According to the U.S. Office of Dietary Supplements, taking large doses of vitamin B-6 every day for a prolonged time may cause severe and progressive sensory neuropathy characterized by a loss of control of bodily movements.

The nerve damage has been reported in people who have taken one to six grams of pyridoxine for more than one year. The damage is reversible when supplementation is stopped. Vitamin B-6 toxicity can also cause skin lesions, light sensitivity and gastrointestinal symptoms, such as nausea and heartburn.

Why Would Someone Take Large Doses?

A vitamin B-6 deficiency is rare. In the past, vitamin B-6 supplements had been recommended in large doses for treatment of health issues such as carpal tunnel syndrome, premenstrual syndrome (PMS) and for the reduction of homocysteine (a protein that is often elevated when a person is at a high risk for heart disease or dementia).

Unfortunately, scientific studies don't indicate that taking vitamin B-6 relieves either of those syndromes, and although taking vitamin B-6 supplements will reduce homocysteine levels, it doesn't appear to reduce your risk of cardiovascular disease or improve cognitive function.

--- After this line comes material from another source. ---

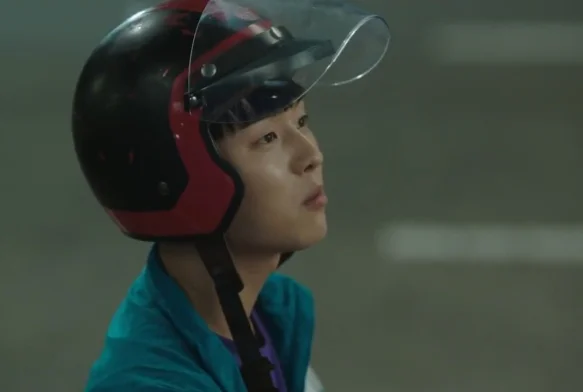 Кадр к 2 серии «Слабый герой»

Vitamin B-6 may be able to help reduce nausea and vomiting in pregnant women. The typical dosage is well below the UL, usually in the range of 10 to 25 milligrams per day. However, even at these safe levels, you should speak to your doctor before taking vitamin B-6 supplements.

Sources:

Institutes of Medicine, National Institutes of Health. "Dietary Reference Intakes: Vitamins." Accessed July 24, 2012. http://iom.edu/~/media/Files/Activity%20Files/Nutrition/DRIs/DRI_Vitamins.pdf.

LeBlanc KE, Cestia W. "Carpal tunnel syndrome." Am Fam Physician 2011 Apr 15;83(8):952-8.

Marti-Carvajal AJ, Sola I, Lathyris D, Salanti G. "Homocysteine lowering interventions for preventing cardiovascular events." Cochrane Database Syst Rev. 2009 Oct 7;(4):CD006612.